I’m the type of person who will completely admit when he’s wrong. So, I was wrong. Way wrong. So wrong that it’s not even possible to be more wrong. UMD movies have taken off. They’re so hot, retailers are scrambling to find space for all of the new product. Don’t believe they’re selling? Movie studios are pumping out the product so fast, we’ll already see Thumbtanic on UMD by the end of the year.
They don’t seem to mind either, with over two million of the discs sold to date. There’s a bigger question, and that’s why. I went into a Best Buy store last week and scanned the sections. Some are $15, some are $20, and some are ridiculously priced at $30. People buy them, and cost doesn’t seem to be a factor.
After an employee approached me (which is impossible not to happen in their store, annoying or not), I decided to see what he thought. It was a rare situation, where an employee actually knew and understood the product, enough to have an intelligent conversation with at least. We seemed to agree on a few points.
1. The first is that parents will do anything to keep their kids quiet. They run into the store, grab what’s appropriate, and run off. Price is no object as long as they can have a quiet kid for two hours.
2. People think they’re games. With a price point so high, it’s not hard to look at Pirates of the Caribbean and think it’s a video game, especially if they’re uniformed. After all, the PSP is a game machine first.
3. Video quality. These things are undeniably gorgeous. They likely put out a better picture than most people’s TVs.
4. Convenience is probably the most obvious of the lot. Grab a small disc and pack it up. You have a game system, MP3 player, picture viewer, and movie format all in one.
If you think about each of those, they can quickly be shot down too. Why would a parent not buy a game instead, especially with playtimes into the 10-hour mark in certain titles? The PSP owners are the tech savvy type, and certainly know what they’re doing, so they’re buying games they know are games. Even still, it’s not enough to sell that many discs by accident. Convenience is great, but why not just plunk down the $80 or so for a portable DVD player and use your existing discs?
That leaves us with video quality, and whether or not $250 is worth it to play a movie format that can only be viewed on a single machine is debatable. Parents aren’t going to rush in and plop $30 each car trip, and dropping that much money for the console alone for a 10-year old probably hasn’t happened very often.
That left us with even fewer answers and more questions. We dug into the computer to look at some of the upcoming titles, and maybe even pick a few out we ourselves would buy. I noticed Ghostbusters, one of my all time favorite movies, and pointed it out.
Looking at this title, it’s coming out on a special edition DVD and UMD on the same day.
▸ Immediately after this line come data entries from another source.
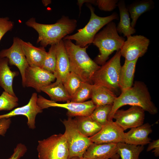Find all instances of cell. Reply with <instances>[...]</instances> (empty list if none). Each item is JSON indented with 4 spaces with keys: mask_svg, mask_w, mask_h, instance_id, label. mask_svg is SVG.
Returning <instances> with one entry per match:
<instances>
[{
    "mask_svg": "<svg viewBox=\"0 0 159 159\" xmlns=\"http://www.w3.org/2000/svg\"><path fill=\"white\" fill-rule=\"evenodd\" d=\"M132 19L131 26L135 28L139 17L143 14L153 9L155 4L152 0H142L135 1L126 6Z\"/></svg>",
    "mask_w": 159,
    "mask_h": 159,
    "instance_id": "cb8c5ba5",
    "label": "cell"
},
{
    "mask_svg": "<svg viewBox=\"0 0 159 159\" xmlns=\"http://www.w3.org/2000/svg\"><path fill=\"white\" fill-rule=\"evenodd\" d=\"M116 97L114 92L106 87L93 85L91 98L96 106L113 105Z\"/></svg>",
    "mask_w": 159,
    "mask_h": 159,
    "instance_id": "7402d4cb",
    "label": "cell"
},
{
    "mask_svg": "<svg viewBox=\"0 0 159 159\" xmlns=\"http://www.w3.org/2000/svg\"><path fill=\"white\" fill-rule=\"evenodd\" d=\"M20 39L18 37H14L12 45L9 48L0 51V57L7 58L9 64L18 68L21 76L22 86L24 87L25 72L29 66L22 50Z\"/></svg>",
    "mask_w": 159,
    "mask_h": 159,
    "instance_id": "7c38bea8",
    "label": "cell"
},
{
    "mask_svg": "<svg viewBox=\"0 0 159 159\" xmlns=\"http://www.w3.org/2000/svg\"><path fill=\"white\" fill-rule=\"evenodd\" d=\"M117 0H88L87 3L97 6L99 9L106 11H110L117 6Z\"/></svg>",
    "mask_w": 159,
    "mask_h": 159,
    "instance_id": "d6a6232c",
    "label": "cell"
},
{
    "mask_svg": "<svg viewBox=\"0 0 159 159\" xmlns=\"http://www.w3.org/2000/svg\"><path fill=\"white\" fill-rule=\"evenodd\" d=\"M113 105L96 106L90 116L94 120L103 125L108 122V117L110 113Z\"/></svg>",
    "mask_w": 159,
    "mask_h": 159,
    "instance_id": "83f0119b",
    "label": "cell"
},
{
    "mask_svg": "<svg viewBox=\"0 0 159 159\" xmlns=\"http://www.w3.org/2000/svg\"><path fill=\"white\" fill-rule=\"evenodd\" d=\"M42 2L44 6H47L51 3V1L50 0H43Z\"/></svg>",
    "mask_w": 159,
    "mask_h": 159,
    "instance_id": "74e56055",
    "label": "cell"
},
{
    "mask_svg": "<svg viewBox=\"0 0 159 159\" xmlns=\"http://www.w3.org/2000/svg\"><path fill=\"white\" fill-rule=\"evenodd\" d=\"M27 150V148L25 145L19 143L14 148L12 154L7 159H19L24 155Z\"/></svg>",
    "mask_w": 159,
    "mask_h": 159,
    "instance_id": "e575fe53",
    "label": "cell"
},
{
    "mask_svg": "<svg viewBox=\"0 0 159 159\" xmlns=\"http://www.w3.org/2000/svg\"><path fill=\"white\" fill-rule=\"evenodd\" d=\"M79 158H68L67 159H79Z\"/></svg>",
    "mask_w": 159,
    "mask_h": 159,
    "instance_id": "ab89813d",
    "label": "cell"
},
{
    "mask_svg": "<svg viewBox=\"0 0 159 159\" xmlns=\"http://www.w3.org/2000/svg\"><path fill=\"white\" fill-rule=\"evenodd\" d=\"M153 149V151L154 153L155 156L158 157L159 156V139L153 140L152 142H150L148 144V145L147 149V151L149 152Z\"/></svg>",
    "mask_w": 159,
    "mask_h": 159,
    "instance_id": "8d00e7d4",
    "label": "cell"
},
{
    "mask_svg": "<svg viewBox=\"0 0 159 159\" xmlns=\"http://www.w3.org/2000/svg\"><path fill=\"white\" fill-rule=\"evenodd\" d=\"M145 111L141 107L132 106L127 110H117L114 114L113 119L125 131L143 124Z\"/></svg>",
    "mask_w": 159,
    "mask_h": 159,
    "instance_id": "8fae6325",
    "label": "cell"
},
{
    "mask_svg": "<svg viewBox=\"0 0 159 159\" xmlns=\"http://www.w3.org/2000/svg\"><path fill=\"white\" fill-rule=\"evenodd\" d=\"M39 159H67L69 149L64 134L52 135L38 141Z\"/></svg>",
    "mask_w": 159,
    "mask_h": 159,
    "instance_id": "ba28073f",
    "label": "cell"
},
{
    "mask_svg": "<svg viewBox=\"0 0 159 159\" xmlns=\"http://www.w3.org/2000/svg\"><path fill=\"white\" fill-rule=\"evenodd\" d=\"M126 105L140 107L153 115L158 112L157 107L152 101L148 88L141 81H135L132 87L122 92L120 96L116 98L108 120H113L115 112L121 107Z\"/></svg>",
    "mask_w": 159,
    "mask_h": 159,
    "instance_id": "7a4b0ae2",
    "label": "cell"
},
{
    "mask_svg": "<svg viewBox=\"0 0 159 159\" xmlns=\"http://www.w3.org/2000/svg\"><path fill=\"white\" fill-rule=\"evenodd\" d=\"M93 84L83 82L71 97L70 101L82 102L91 98Z\"/></svg>",
    "mask_w": 159,
    "mask_h": 159,
    "instance_id": "f1b7e54d",
    "label": "cell"
},
{
    "mask_svg": "<svg viewBox=\"0 0 159 159\" xmlns=\"http://www.w3.org/2000/svg\"><path fill=\"white\" fill-rule=\"evenodd\" d=\"M120 16V21L116 29L118 33L123 34L124 37L132 35L136 32L135 28L131 26L130 14L127 9L125 2L123 0L118 1L117 4Z\"/></svg>",
    "mask_w": 159,
    "mask_h": 159,
    "instance_id": "44dd1931",
    "label": "cell"
},
{
    "mask_svg": "<svg viewBox=\"0 0 159 159\" xmlns=\"http://www.w3.org/2000/svg\"><path fill=\"white\" fill-rule=\"evenodd\" d=\"M150 42L149 39L143 36H130L127 37L120 50L121 56L127 61L138 59L146 53Z\"/></svg>",
    "mask_w": 159,
    "mask_h": 159,
    "instance_id": "30bf717a",
    "label": "cell"
},
{
    "mask_svg": "<svg viewBox=\"0 0 159 159\" xmlns=\"http://www.w3.org/2000/svg\"><path fill=\"white\" fill-rule=\"evenodd\" d=\"M38 96L37 93H32L27 104L21 107L16 108L8 113L0 115V119L9 118L12 117L22 115L27 119V124L31 129L35 128V118L37 115L42 112L43 109L37 103Z\"/></svg>",
    "mask_w": 159,
    "mask_h": 159,
    "instance_id": "9a60e30c",
    "label": "cell"
},
{
    "mask_svg": "<svg viewBox=\"0 0 159 159\" xmlns=\"http://www.w3.org/2000/svg\"><path fill=\"white\" fill-rule=\"evenodd\" d=\"M124 131L115 122L108 121L98 133L89 138L96 144H117L124 142Z\"/></svg>",
    "mask_w": 159,
    "mask_h": 159,
    "instance_id": "4fadbf2b",
    "label": "cell"
},
{
    "mask_svg": "<svg viewBox=\"0 0 159 159\" xmlns=\"http://www.w3.org/2000/svg\"><path fill=\"white\" fill-rule=\"evenodd\" d=\"M79 159H88V158H85L83 157H81L80 158H79Z\"/></svg>",
    "mask_w": 159,
    "mask_h": 159,
    "instance_id": "f35d334b",
    "label": "cell"
},
{
    "mask_svg": "<svg viewBox=\"0 0 159 159\" xmlns=\"http://www.w3.org/2000/svg\"><path fill=\"white\" fill-rule=\"evenodd\" d=\"M125 41V38L118 34L114 22L107 24L94 39L92 43L99 51L95 62L98 65L103 64L114 52L120 50Z\"/></svg>",
    "mask_w": 159,
    "mask_h": 159,
    "instance_id": "277c9868",
    "label": "cell"
},
{
    "mask_svg": "<svg viewBox=\"0 0 159 159\" xmlns=\"http://www.w3.org/2000/svg\"><path fill=\"white\" fill-rule=\"evenodd\" d=\"M74 120L80 131L89 138L98 133L103 126L93 120L90 116H77Z\"/></svg>",
    "mask_w": 159,
    "mask_h": 159,
    "instance_id": "484cf974",
    "label": "cell"
},
{
    "mask_svg": "<svg viewBox=\"0 0 159 159\" xmlns=\"http://www.w3.org/2000/svg\"><path fill=\"white\" fill-rule=\"evenodd\" d=\"M40 90L41 91L47 94L50 97L51 100L55 102H69L71 98L63 83L57 80L53 83L42 87Z\"/></svg>",
    "mask_w": 159,
    "mask_h": 159,
    "instance_id": "d4e9b609",
    "label": "cell"
},
{
    "mask_svg": "<svg viewBox=\"0 0 159 159\" xmlns=\"http://www.w3.org/2000/svg\"><path fill=\"white\" fill-rule=\"evenodd\" d=\"M37 103L43 110L52 107L65 108L67 110V115L71 117L90 116L96 107L91 100L80 103L69 101L64 104H59L47 100L40 95L38 96Z\"/></svg>",
    "mask_w": 159,
    "mask_h": 159,
    "instance_id": "9c48e42d",
    "label": "cell"
},
{
    "mask_svg": "<svg viewBox=\"0 0 159 159\" xmlns=\"http://www.w3.org/2000/svg\"><path fill=\"white\" fill-rule=\"evenodd\" d=\"M117 153L120 159H140L139 155L144 146L129 144L124 142L117 144Z\"/></svg>",
    "mask_w": 159,
    "mask_h": 159,
    "instance_id": "4316f807",
    "label": "cell"
},
{
    "mask_svg": "<svg viewBox=\"0 0 159 159\" xmlns=\"http://www.w3.org/2000/svg\"><path fill=\"white\" fill-rule=\"evenodd\" d=\"M18 98L3 91L0 96V111L10 110L18 105Z\"/></svg>",
    "mask_w": 159,
    "mask_h": 159,
    "instance_id": "4dcf8cb0",
    "label": "cell"
},
{
    "mask_svg": "<svg viewBox=\"0 0 159 159\" xmlns=\"http://www.w3.org/2000/svg\"><path fill=\"white\" fill-rule=\"evenodd\" d=\"M120 50L102 65L94 74L92 84L102 86L111 91L117 92L119 88L120 72L121 66Z\"/></svg>",
    "mask_w": 159,
    "mask_h": 159,
    "instance_id": "8992f818",
    "label": "cell"
},
{
    "mask_svg": "<svg viewBox=\"0 0 159 159\" xmlns=\"http://www.w3.org/2000/svg\"><path fill=\"white\" fill-rule=\"evenodd\" d=\"M69 63L70 71L84 82L92 84V78L100 67L92 59L86 52L88 46L82 47L71 40L63 39Z\"/></svg>",
    "mask_w": 159,
    "mask_h": 159,
    "instance_id": "3957f363",
    "label": "cell"
},
{
    "mask_svg": "<svg viewBox=\"0 0 159 159\" xmlns=\"http://www.w3.org/2000/svg\"><path fill=\"white\" fill-rule=\"evenodd\" d=\"M57 44L51 45L44 60L42 68L54 73L56 66Z\"/></svg>",
    "mask_w": 159,
    "mask_h": 159,
    "instance_id": "f546056e",
    "label": "cell"
},
{
    "mask_svg": "<svg viewBox=\"0 0 159 159\" xmlns=\"http://www.w3.org/2000/svg\"><path fill=\"white\" fill-rule=\"evenodd\" d=\"M138 60L131 61L125 60L121 66L119 79V88L121 92L132 87Z\"/></svg>",
    "mask_w": 159,
    "mask_h": 159,
    "instance_id": "603a6c76",
    "label": "cell"
},
{
    "mask_svg": "<svg viewBox=\"0 0 159 159\" xmlns=\"http://www.w3.org/2000/svg\"><path fill=\"white\" fill-rule=\"evenodd\" d=\"M14 26L13 22L8 17H0V41L4 35Z\"/></svg>",
    "mask_w": 159,
    "mask_h": 159,
    "instance_id": "836d02e7",
    "label": "cell"
},
{
    "mask_svg": "<svg viewBox=\"0 0 159 159\" xmlns=\"http://www.w3.org/2000/svg\"><path fill=\"white\" fill-rule=\"evenodd\" d=\"M70 72L69 59L62 39L57 44L56 66L53 74L56 80L63 83Z\"/></svg>",
    "mask_w": 159,
    "mask_h": 159,
    "instance_id": "ac0fdd59",
    "label": "cell"
},
{
    "mask_svg": "<svg viewBox=\"0 0 159 159\" xmlns=\"http://www.w3.org/2000/svg\"><path fill=\"white\" fill-rule=\"evenodd\" d=\"M77 21L63 16L57 22L52 24H44L37 22L32 17L26 22V25L33 28L38 33L37 43L41 47H46L49 45L57 44L68 34L75 29Z\"/></svg>",
    "mask_w": 159,
    "mask_h": 159,
    "instance_id": "6da1fadb",
    "label": "cell"
},
{
    "mask_svg": "<svg viewBox=\"0 0 159 159\" xmlns=\"http://www.w3.org/2000/svg\"><path fill=\"white\" fill-rule=\"evenodd\" d=\"M9 61L6 57H0V86L4 91L16 96L13 88L14 78L18 75L17 71H12L9 66Z\"/></svg>",
    "mask_w": 159,
    "mask_h": 159,
    "instance_id": "ffe728a7",
    "label": "cell"
},
{
    "mask_svg": "<svg viewBox=\"0 0 159 159\" xmlns=\"http://www.w3.org/2000/svg\"><path fill=\"white\" fill-rule=\"evenodd\" d=\"M152 132L151 125L148 123L131 128L125 133L124 142L129 144L144 146L150 142L151 139L148 135Z\"/></svg>",
    "mask_w": 159,
    "mask_h": 159,
    "instance_id": "e0dca14e",
    "label": "cell"
},
{
    "mask_svg": "<svg viewBox=\"0 0 159 159\" xmlns=\"http://www.w3.org/2000/svg\"><path fill=\"white\" fill-rule=\"evenodd\" d=\"M87 6L91 12L90 19L83 28L79 29L77 32L72 35H67L63 39L74 40L75 44L83 47L92 43L95 36L102 27L114 20H118L119 16L115 12L110 16L102 17L97 15L95 13V9L90 4Z\"/></svg>",
    "mask_w": 159,
    "mask_h": 159,
    "instance_id": "5b68a950",
    "label": "cell"
},
{
    "mask_svg": "<svg viewBox=\"0 0 159 159\" xmlns=\"http://www.w3.org/2000/svg\"><path fill=\"white\" fill-rule=\"evenodd\" d=\"M21 46L29 66L41 68L47 54L44 47H37L20 39Z\"/></svg>",
    "mask_w": 159,
    "mask_h": 159,
    "instance_id": "d6986e66",
    "label": "cell"
},
{
    "mask_svg": "<svg viewBox=\"0 0 159 159\" xmlns=\"http://www.w3.org/2000/svg\"><path fill=\"white\" fill-rule=\"evenodd\" d=\"M83 82L75 73L70 72L63 84L68 92L72 97Z\"/></svg>",
    "mask_w": 159,
    "mask_h": 159,
    "instance_id": "1f68e13d",
    "label": "cell"
},
{
    "mask_svg": "<svg viewBox=\"0 0 159 159\" xmlns=\"http://www.w3.org/2000/svg\"><path fill=\"white\" fill-rule=\"evenodd\" d=\"M83 157L89 159H120L117 144H98L92 143Z\"/></svg>",
    "mask_w": 159,
    "mask_h": 159,
    "instance_id": "2e32d148",
    "label": "cell"
},
{
    "mask_svg": "<svg viewBox=\"0 0 159 159\" xmlns=\"http://www.w3.org/2000/svg\"><path fill=\"white\" fill-rule=\"evenodd\" d=\"M24 87H32L37 92H41L43 87L47 86L56 79L54 74L41 68L29 66L24 74Z\"/></svg>",
    "mask_w": 159,
    "mask_h": 159,
    "instance_id": "5bb4252c",
    "label": "cell"
},
{
    "mask_svg": "<svg viewBox=\"0 0 159 159\" xmlns=\"http://www.w3.org/2000/svg\"><path fill=\"white\" fill-rule=\"evenodd\" d=\"M62 122L65 128L64 134L68 147V158H80L82 157L93 142L90 138L81 133L74 119L71 117H69L67 120H64Z\"/></svg>",
    "mask_w": 159,
    "mask_h": 159,
    "instance_id": "52a82bcc",
    "label": "cell"
},
{
    "mask_svg": "<svg viewBox=\"0 0 159 159\" xmlns=\"http://www.w3.org/2000/svg\"><path fill=\"white\" fill-rule=\"evenodd\" d=\"M11 120L10 118L0 119V135L4 136L9 128Z\"/></svg>",
    "mask_w": 159,
    "mask_h": 159,
    "instance_id": "d590c367",
    "label": "cell"
}]
</instances>
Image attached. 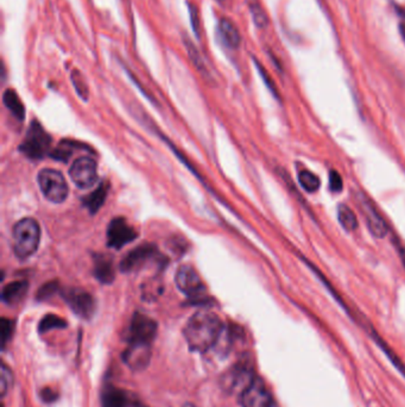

The DVD comes in a set, with the original movie, the lackluster sequel, and episodes of the cartoon series (not to mention other extras). It was listed as $14.99. The UMD’s price? The same, with only the original movie and no extras. I quickly changed my mind.
Another employee came over and the guy I was chatting with told him about what we had found. This new guy pointed out something even more surprising. He cashiered a few nights back on a particularly busy day, and waited on at least three people who were buying BOTH a DVD version of a movie and a UMD (yes, the same movie). This gets even more baffling.
It’s safe to say again that PSP owners are the tech savvy type, falling right in the core demographic entertainment companies rely on. With the PSP, you can rip DVDs to a memory stick, the same way you can MP3s. Illegal? Yes, in one of those legal gray areas. Why would someone who bought the DVD buy the other?
There is that chance they were buying for someone else of course. The sales numbers, well, they don’t really seem to indicate that. I’m in no position to determine how people spend their money; I’m simply curious, especially considering what they cost. Who are these being sold to, and why? What benefits do they offer a user, at least enough to warrant a $30 purchase?
At this rate, I don’t think I’ll ever figure it out.